#### Work to be completed
Edit the news report from the shooting, starting at "Deputies are still" and ending at "has an attorney.", so that "arrest warrants" is replaced with "court records".

** Source passage follows **

COLUMBIA, S.C. (AP) — A woman charged with shooting and killing her two young children and seriously wounding her husband at their northwestern South Carolina home told a nurse at the hospital she wanted to kill herself, but just couldn't do it, according to arrest warrants.
Suzanna Simpson was found hurt in a wrecked pickup truck outside her family's home in Pickens County around 6 a.m. Tuesday, deputies said. She told paramedics "OK, OK, I shot my whole family," which sent officers rushing to the house, authorities said.
Inside, Simpson's 5-year-old son Sawyer and her 7-year-old daughter Carly were found dead in their beds. Her 34-year-old husband Michael was wounded, investigators said, and he remains hospitalized with life-threatening injuries.
Deputies are still trying to figure out what happened and why Simpson decided to shoot her family, Pickens County Sheriff Rick Clark said at a news conference.
"I can tell you honestly that we have no idea at this time," Clark said.
Suzanna Simpson has been charged with two counts of murder and attempted murder. She is also at the hospital, but Clark would not talk about what injuries the 35-year-old mother might have suffered or how seriously she was hurt.
She appeared to be talking right after she arrived. A nurse told investigators that Simpson said, "I shot my kids, then my husband, and tried to shoot myself several times, but couldn't do it," according to arrest warrants.
Clark said it is likely many details in the shooting won't be released until Simpson appears in court.
It isn't known if Simpson has an attorney.
The family's home is in the Dacusville community, about 15 miles northwest of Greenville.
The killings came less than two years after a 49-year-old woman killed her two adult sons, her ex-husband and her stepmother in their Pickens County home. Susan Hendricks pleaded guilty but mentally ill to the murders last month and was sentenced to life in prison. The sheriff said another slaying involving a mother killing her children weighed heavy on his officers and the county of 120,000 people.
"No matter how tough a cop you are, no matter how many people you have prosecuted — doesn't matter who you are," Clark said. "When kids are involved it's a whole different situation. It has gotten to us today."

** End of Source passage **
** Information given follows **

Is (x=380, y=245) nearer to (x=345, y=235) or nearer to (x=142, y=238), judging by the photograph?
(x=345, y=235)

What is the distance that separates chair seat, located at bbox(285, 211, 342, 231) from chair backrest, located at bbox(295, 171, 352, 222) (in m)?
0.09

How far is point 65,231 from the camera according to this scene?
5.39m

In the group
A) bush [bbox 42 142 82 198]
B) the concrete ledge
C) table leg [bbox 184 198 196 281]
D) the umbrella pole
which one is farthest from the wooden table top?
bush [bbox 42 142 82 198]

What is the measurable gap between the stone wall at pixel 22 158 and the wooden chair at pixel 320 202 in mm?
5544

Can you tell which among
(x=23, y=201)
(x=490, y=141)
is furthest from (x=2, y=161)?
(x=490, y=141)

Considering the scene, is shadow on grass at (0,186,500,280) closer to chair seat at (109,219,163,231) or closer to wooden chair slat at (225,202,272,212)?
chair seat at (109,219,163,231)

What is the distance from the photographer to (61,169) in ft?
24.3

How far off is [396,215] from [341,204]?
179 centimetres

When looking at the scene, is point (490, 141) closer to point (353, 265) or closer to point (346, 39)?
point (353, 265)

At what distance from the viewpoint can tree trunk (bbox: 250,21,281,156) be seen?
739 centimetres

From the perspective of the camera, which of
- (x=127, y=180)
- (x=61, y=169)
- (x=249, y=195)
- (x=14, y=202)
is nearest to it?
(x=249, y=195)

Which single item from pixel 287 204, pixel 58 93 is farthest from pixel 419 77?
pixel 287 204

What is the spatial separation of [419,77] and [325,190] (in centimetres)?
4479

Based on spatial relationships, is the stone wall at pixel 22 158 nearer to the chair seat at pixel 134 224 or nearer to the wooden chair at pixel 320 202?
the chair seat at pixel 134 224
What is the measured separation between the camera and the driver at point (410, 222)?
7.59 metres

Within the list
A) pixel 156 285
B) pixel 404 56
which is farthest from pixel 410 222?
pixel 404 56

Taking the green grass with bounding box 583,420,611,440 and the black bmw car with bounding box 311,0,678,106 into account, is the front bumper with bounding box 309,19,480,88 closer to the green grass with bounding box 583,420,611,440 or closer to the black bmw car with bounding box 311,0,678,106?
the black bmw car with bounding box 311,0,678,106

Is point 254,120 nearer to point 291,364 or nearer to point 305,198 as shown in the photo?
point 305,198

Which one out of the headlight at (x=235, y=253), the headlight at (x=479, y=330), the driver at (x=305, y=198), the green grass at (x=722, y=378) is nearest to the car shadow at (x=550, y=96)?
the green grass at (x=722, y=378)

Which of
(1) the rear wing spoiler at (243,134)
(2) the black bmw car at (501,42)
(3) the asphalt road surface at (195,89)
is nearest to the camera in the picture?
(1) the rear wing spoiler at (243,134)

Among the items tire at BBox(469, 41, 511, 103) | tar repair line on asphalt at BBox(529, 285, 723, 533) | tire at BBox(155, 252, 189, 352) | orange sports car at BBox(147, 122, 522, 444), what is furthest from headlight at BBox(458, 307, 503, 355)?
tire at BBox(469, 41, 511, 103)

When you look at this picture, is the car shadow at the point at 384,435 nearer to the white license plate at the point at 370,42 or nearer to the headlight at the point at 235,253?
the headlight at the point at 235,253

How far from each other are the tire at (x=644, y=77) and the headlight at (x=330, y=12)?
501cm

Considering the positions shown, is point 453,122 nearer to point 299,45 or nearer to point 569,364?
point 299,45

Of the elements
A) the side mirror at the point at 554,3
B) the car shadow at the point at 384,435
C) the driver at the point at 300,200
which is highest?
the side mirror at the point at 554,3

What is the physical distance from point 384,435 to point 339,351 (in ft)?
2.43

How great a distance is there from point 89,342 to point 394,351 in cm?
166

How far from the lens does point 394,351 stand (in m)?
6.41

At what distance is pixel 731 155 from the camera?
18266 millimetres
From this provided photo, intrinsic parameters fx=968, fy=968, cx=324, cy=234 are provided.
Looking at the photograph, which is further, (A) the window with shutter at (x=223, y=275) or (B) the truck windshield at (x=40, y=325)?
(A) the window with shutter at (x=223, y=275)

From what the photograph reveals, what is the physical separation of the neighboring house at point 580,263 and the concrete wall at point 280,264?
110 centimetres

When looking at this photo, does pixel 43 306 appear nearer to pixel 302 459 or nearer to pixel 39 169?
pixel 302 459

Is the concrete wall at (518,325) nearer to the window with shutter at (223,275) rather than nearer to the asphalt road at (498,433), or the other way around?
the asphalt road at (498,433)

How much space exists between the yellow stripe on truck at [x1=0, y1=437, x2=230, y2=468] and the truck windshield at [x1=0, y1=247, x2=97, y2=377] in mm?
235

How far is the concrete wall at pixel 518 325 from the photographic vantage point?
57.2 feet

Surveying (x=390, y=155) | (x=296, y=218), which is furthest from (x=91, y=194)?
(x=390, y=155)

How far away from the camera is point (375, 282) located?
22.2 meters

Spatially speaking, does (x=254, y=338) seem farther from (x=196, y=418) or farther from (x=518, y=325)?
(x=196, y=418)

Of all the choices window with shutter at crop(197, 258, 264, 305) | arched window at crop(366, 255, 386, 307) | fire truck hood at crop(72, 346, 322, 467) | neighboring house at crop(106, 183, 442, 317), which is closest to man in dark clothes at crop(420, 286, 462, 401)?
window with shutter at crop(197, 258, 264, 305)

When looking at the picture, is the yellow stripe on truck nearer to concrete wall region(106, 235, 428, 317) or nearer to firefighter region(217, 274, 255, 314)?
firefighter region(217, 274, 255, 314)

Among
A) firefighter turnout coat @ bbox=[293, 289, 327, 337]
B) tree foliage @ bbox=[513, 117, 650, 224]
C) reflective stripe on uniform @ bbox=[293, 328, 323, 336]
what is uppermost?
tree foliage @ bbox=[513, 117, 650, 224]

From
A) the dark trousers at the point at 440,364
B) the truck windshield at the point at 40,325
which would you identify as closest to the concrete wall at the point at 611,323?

** End of Information given **

#### Response to the exercise
Deputies are still trying to figure out what happened and why Simpson decided to shoot her family, Pickens County Sheriff Rick Clark said at a news conference.
"I can tell you honestly that we have no idea at this time," Clark said.
Suzanna Simpson has been charged with two counts of murder and attempted murder. She is also at the hospital, but Clark would not talk about what injuries the 35-year-old mother might have suffered or how seriously she was hurt.
She appeared to be talking right after she arrived. A nurse told investigators that Simpson said, "I shot my kids, then my husband, and tried to shoot myself several times, but couldn't do it," according to court records.
Clark said it is likely many details in the shooting won't be released until Simpson appears in court.
It isn't known if Simpson has an attorney.